### Task input
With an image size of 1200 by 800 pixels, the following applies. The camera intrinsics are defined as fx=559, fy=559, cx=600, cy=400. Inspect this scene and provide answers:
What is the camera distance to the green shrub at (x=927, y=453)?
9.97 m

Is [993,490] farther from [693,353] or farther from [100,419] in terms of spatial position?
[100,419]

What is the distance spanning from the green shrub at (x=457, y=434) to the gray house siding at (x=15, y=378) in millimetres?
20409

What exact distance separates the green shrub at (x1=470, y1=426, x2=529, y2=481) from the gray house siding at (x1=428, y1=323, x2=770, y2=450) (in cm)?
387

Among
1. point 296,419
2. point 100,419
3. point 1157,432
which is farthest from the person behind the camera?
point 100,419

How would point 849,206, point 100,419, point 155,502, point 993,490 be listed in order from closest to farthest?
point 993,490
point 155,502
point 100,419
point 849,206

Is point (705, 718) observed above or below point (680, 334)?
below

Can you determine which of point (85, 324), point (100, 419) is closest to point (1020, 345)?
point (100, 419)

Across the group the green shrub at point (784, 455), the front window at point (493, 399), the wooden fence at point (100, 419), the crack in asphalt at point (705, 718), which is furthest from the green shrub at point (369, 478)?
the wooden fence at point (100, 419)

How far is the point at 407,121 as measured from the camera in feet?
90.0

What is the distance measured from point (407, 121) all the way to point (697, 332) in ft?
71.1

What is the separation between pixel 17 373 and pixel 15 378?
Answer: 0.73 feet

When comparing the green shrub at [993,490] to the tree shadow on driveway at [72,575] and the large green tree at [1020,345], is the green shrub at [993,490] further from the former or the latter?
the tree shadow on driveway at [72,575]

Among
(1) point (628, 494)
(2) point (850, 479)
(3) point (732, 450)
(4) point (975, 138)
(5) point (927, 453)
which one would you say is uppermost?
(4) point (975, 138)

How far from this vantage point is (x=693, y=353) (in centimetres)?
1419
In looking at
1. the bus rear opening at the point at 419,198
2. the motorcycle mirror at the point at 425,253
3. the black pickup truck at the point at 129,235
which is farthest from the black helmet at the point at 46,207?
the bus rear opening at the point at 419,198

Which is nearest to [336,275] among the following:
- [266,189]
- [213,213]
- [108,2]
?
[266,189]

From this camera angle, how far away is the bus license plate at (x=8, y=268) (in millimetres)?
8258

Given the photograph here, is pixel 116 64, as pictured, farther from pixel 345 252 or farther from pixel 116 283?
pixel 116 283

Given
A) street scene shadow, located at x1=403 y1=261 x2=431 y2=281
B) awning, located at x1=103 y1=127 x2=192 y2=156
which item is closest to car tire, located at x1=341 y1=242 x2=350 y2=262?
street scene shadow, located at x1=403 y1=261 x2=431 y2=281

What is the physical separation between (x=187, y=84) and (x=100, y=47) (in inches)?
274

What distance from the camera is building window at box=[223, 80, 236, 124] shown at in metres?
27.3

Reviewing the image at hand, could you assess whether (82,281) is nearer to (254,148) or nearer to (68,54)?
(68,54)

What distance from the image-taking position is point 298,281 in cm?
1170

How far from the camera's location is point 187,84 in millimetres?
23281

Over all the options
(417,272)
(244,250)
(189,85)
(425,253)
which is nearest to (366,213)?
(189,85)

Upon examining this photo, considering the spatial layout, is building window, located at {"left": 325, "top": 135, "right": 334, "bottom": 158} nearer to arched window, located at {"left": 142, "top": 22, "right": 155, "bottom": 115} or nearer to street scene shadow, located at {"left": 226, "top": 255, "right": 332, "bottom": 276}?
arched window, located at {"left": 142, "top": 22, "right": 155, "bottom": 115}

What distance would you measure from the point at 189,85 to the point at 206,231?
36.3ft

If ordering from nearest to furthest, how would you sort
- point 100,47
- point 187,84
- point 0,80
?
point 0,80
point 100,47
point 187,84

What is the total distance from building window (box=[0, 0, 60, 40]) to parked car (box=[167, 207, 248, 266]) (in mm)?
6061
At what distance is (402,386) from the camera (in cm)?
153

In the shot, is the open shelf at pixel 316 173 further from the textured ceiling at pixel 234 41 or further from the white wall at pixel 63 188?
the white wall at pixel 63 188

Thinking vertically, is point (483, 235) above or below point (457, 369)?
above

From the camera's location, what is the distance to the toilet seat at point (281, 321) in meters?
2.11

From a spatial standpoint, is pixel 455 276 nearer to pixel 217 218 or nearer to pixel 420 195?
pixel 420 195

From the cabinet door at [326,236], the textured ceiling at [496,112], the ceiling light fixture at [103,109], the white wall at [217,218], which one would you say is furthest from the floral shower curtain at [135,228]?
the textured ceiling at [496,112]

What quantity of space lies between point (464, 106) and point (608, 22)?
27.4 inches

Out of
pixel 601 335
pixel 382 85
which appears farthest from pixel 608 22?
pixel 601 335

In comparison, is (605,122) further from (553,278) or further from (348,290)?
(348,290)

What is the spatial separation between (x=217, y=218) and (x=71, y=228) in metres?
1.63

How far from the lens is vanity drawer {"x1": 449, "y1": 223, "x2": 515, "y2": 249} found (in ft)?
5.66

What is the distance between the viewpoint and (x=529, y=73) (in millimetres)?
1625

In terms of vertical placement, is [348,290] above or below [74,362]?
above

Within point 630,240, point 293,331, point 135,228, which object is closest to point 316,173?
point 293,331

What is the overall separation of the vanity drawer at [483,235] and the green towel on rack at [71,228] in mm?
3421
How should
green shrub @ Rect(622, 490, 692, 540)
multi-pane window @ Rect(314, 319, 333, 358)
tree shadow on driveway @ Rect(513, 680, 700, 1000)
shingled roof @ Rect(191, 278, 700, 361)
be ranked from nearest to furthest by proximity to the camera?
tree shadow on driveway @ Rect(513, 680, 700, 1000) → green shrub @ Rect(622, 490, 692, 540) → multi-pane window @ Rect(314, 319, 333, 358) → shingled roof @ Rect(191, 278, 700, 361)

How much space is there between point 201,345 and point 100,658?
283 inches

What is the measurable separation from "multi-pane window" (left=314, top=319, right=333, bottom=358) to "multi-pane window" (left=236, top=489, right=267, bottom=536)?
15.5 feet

### Task requirements
Can you rewrite all the lines above, replacing "gray house siding" with "gray vinyl siding" and leaving everything else unchanged?

### Final result
With an image size of 1200 by 800 pixels, the following applies. The camera intrinsics are defined as fx=559, fy=559, cx=600, cy=400. Inspect this scene and provide answers:
What is the camera distance to the green shrub at (x=927, y=453)?
9.97 m

Is [993,490] farther from [693,353] or farther from [100,419] in terms of spatial position?
[100,419]

What is the distance spanning from the green shrub at (x=457, y=434) to the gray vinyl siding at (x=15, y=378) in millimetres?
20409

What exact distance separates the green shrub at (x1=470, y1=426, x2=529, y2=481) from the gray vinyl siding at (x1=428, y1=323, x2=770, y2=450) (in cm)?
387

Among
1. point 296,419
2. point 100,419
3. point 1157,432
which is farthest from the person behind the camera?
point 100,419

How would point 849,206, point 100,419, point 155,502, point 993,490 be listed in order from closest to farthest?
point 993,490
point 155,502
point 100,419
point 849,206

Is point (705, 718) observed above or below point (680, 334)?
below

Can you determine which of point (85, 324), point (100, 419) is closest to point (1020, 345)?
point (100, 419)

Across the group the green shrub at point (784, 455), the front window at point (493, 399), the wooden fence at point (100, 419), the crack in asphalt at point (705, 718), which is furthest from the green shrub at point (369, 478)?
the wooden fence at point (100, 419)

How far is the point at 407,121 as measured from the camera in feet?
90.0

What is the distance measured from point (407, 121) all the way to point (697, 332) in ft?
71.1

What is the separation between pixel 17 373 and pixel 15 378?
Answer: 0.73 feet

When comparing the green shrub at [993,490] to the tree shadow on driveway at [72,575] and the large green tree at [1020,345], is the green shrub at [993,490] further from the former or the latter?
the tree shadow on driveway at [72,575]

Among
(1) point (628, 494)
(2) point (850, 479)
(3) point (732, 450)
(4) point (975, 138)
(5) point (927, 453)
which one would you say is uppermost?
(4) point (975, 138)

How far from this vantage point is (x=693, y=353) (in centimetres)?
1419
In looking at
1. the bus rear opening at the point at 419,198
2. the motorcycle mirror at the point at 425,253
3. the black pickup truck at the point at 129,235
which is farthest from the black helmet at the point at 46,207?
the bus rear opening at the point at 419,198

Which is nearest to [336,275] among the following:
- [266,189]
- [213,213]
- [108,2]
?
[266,189]

From this camera angle, how far away is the bus license plate at (x=8, y=268) (in millimetres)?
8258

Given the photograph here, is pixel 116 64, as pictured, farther from pixel 345 252 or farther from pixel 116 283?
pixel 116 283

Given
A) street scene shadow, located at x1=403 y1=261 x2=431 y2=281
B) awning, located at x1=103 y1=127 x2=192 y2=156
which item is closest to car tire, located at x1=341 y1=242 x2=350 y2=262?
street scene shadow, located at x1=403 y1=261 x2=431 y2=281

What is the physical separation between (x=187, y=84) and (x=100, y=47) (in inches)?
274

What distance from the camera is building window at box=[223, 80, 236, 124] shown at in metres?
27.3

Reviewing the image at hand, could you assess whether (82,281) is nearer to (254,148) or nearer to (68,54)?
(68,54)

What distance from the image-taking position is point 298,281 in cm?
1170

How far from the camera's location is point 187,84 in millimetres?
23281

Over all the options
(417,272)
(244,250)
(189,85)
(425,253)
which is nearest to (366,213)?
(189,85)

Upon examining this photo, considering the spatial layout, is building window, located at {"left": 325, "top": 135, "right": 334, "bottom": 158} nearer to arched window, located at {"left": 142, "top": 22, "right": 155, "bottom": 115} or nearer to street scene shadow, located at {"left": 226, "top": 255, "right": 332, "bottom": 276}?
arched window, located at {"left": 142, "top": 22, "right": 155, "bottom": 115}

What distance would you measure from the point at 189,85 to the point at 206,231?
36.3ft

If ordering from nearest to furthest, how would you sort
- point 100,47
- point 187,84
- point 0,80
?
point 0,80
point 100,47
point 187,84

What is the total distance from building window (box=[0, 0, 60, 40]) to parked car (box=[167, 207, 248, 266]) (in mm)?
6061
At what distance is (402,386) from the camera (in cm)?
153

In the shot, is the open shelf at pixel 316 173 further from the textured ceiling at pixel 234 41 or further from the white wall at pixel 63 188?
the white wall at pixel 63 188

Thinking vertically, is point (483, 235) above or below point (457, 369)?
above

From the camera's location, what is the distance to the toilet seat at point (281, 321) in meters?
2.11

From a spatial standpoint, is pixel 455 276 nearer to pixel 217 218 or nearer to pixel 420 195?
pixel 420 195

From the cabinet door at [326,236], the textured ceiling at [496,112], the ceiling light fixture at [103,109], the white wall at [217,218], which one would you say is furthest from the floral shower curtain at [135,228]?
the textured ceiling at [496,112]

What quantity of space lies between point (464, 106) and point (608, 22)?
27.4 inches

Out of
pixel 601 335
pixel 382 85
which appears farthest from pixel 608 22?
pixel 601 335

In comparison, is (605,122) further from (553,278) or further from (348,290)?
(348,290)

What is the spatial separation between (x=217, y=218) and (x=71, y=228) in metres?
1.63

How far from the lens is vanity drawer {"x1": 449, "y1": 223, "x2": 515, "y2": 249} found (in ft)?
5.66

What is the distance between the viewpoint and (x=529, y=73) (in millimetres)?
1625

In terms of vertical placement, is [348,290] above or below [74,362]?
above

Within point 630,240, point 293,331, point 135,228, which object is closest to point 316,173?
point 293,331

What is the overall separation of the vanity drawer at [483,235] and the green towel on rack at [71,228] in mm?
3421
How should
green shrub @ Rect(622, 490, 692, 540)
multi-pane window @ Rect(314, 319, 333, 358)
tree shadow on driveway @ Rect(513, 680, 700, 1000)
shingled roof @ Rect(191, 278, 700, 361)
be ranked from nearest to furthest by proximity to the camera?
tree shadow on driveway @ Rect(513, 680, 700, 1000) → green shrub @ Rect(622, 490, 692, 540) → multi-pane window @ Rect(314, 319, 333, 358) → shingled roof @ Rect(191, 278, 700, 361)

How much space is there between point 201,345 and point 100,658?
283 inches

What is the measurable separation from "multi-pane window" (left=314, top=319, right=333, bottom=358) to "multi-pane window" (left=236, top=489, right=267, bottom=536)?
15.5 feet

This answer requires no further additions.